My dog is 5 this month; the worst part is the guilt I feel when he has that bored look on his face. He gets his daily activity; chews on peanut butter filled kong a few times a week; gets an occasional bully stick and/or bone. Any other ideas how to entertain him without having to take him for more exercise or to play with other dogs?


----------



## KB87 (Jan 30, 2012)

The find it game- hide treats throughout a room or the house, then let your dog go find them.

Puzzle toys- buy a few different toys that make your dog work to understand the toy and get the treat out over time. I like the Kong genius toys. If your dog masters one toy you can connect another to it so it becomes more difficult.
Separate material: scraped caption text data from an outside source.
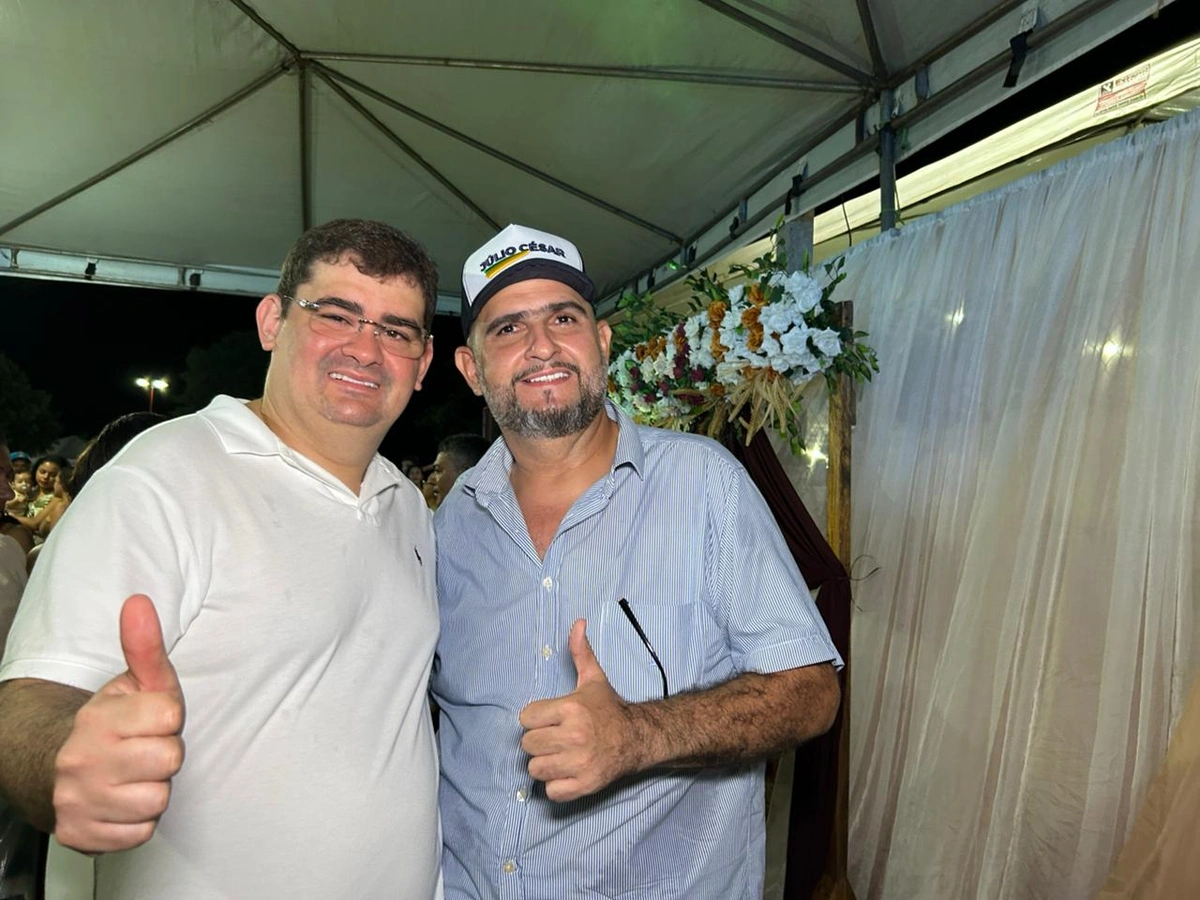 Cocal de Telha celebra 30 anos com premiações e tradicional corte do bolo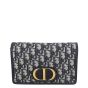 Dior 2-in-1 30 Montaigne Pouch Oblique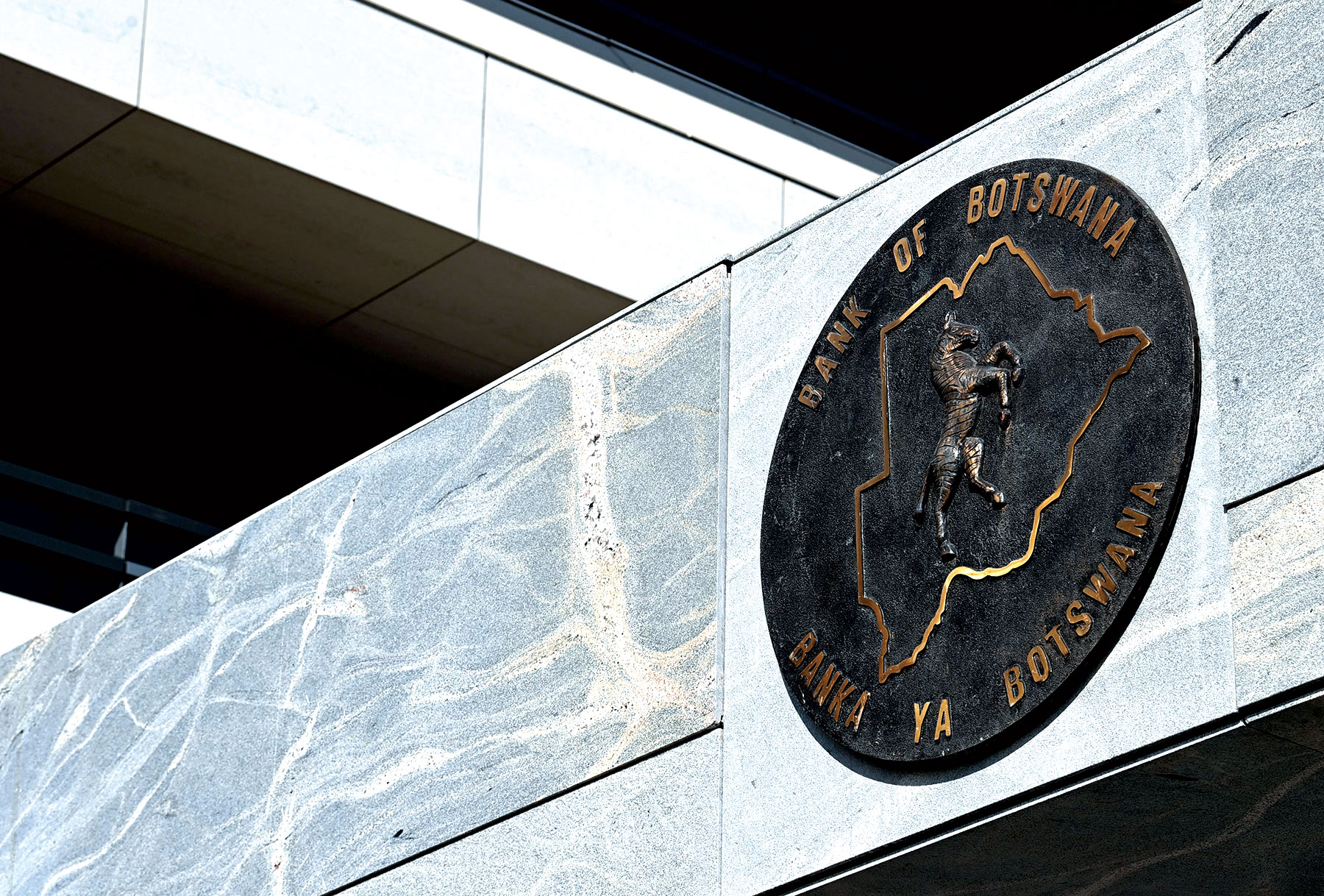 S&P keeps Botswana investment grade, but…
Food dispenser- buy a food dispensing toy to make food time longer and more exciting. My boy loves the Kong Wobbler. It has a hole in one side so the dog has to bat at it and have it turn the right way to dispense food. It makes my boy eat slower and makes feeding take way longer. Instead of 5 minutes to eat, it's more like a half hour.

General training- find a new trick or behavior you want to teach your dog. Training is the #1 way to tire your dog out without exercise.

Play the "wild card" game- something our trainer told us about is to randomly pick 3 behaviors to have your dog do. Everyday write them on a dry erase board or piece of paper and put it on your fridge/other frequently visited area. Each time you pass by the list you have your dog do the behaviors. It keeps them on their toes and reinforces training since you pick something new daily.


----------



## TRACELL (Feb 10, 2014)

thank you!


----------



## tknafox2 (Apr 2, 2013)

Thanks to Crazy Cash, we discovered cardboard boxes... just be prepared to pick up some bits... 
I have spent many an hour sitting in the back yard watching Fergy box a box. It is harmless, Free and He Loves it!
They can sink their teeth into the cardboard, rip it to pieces, shake it, toss it, chase it... Best entertainment ever!!!


----------



## Lenalou (Nov 27, 2013)

Toby loves cardboard boxes, old margarine tubs, old milk bottles with some kibble thrown in and one fav is a couple of old socks stuffed one inside the other with some kibble and treats then tied in a knot. He'll chew and chew on it for ages, making a nice soggy mess!


----------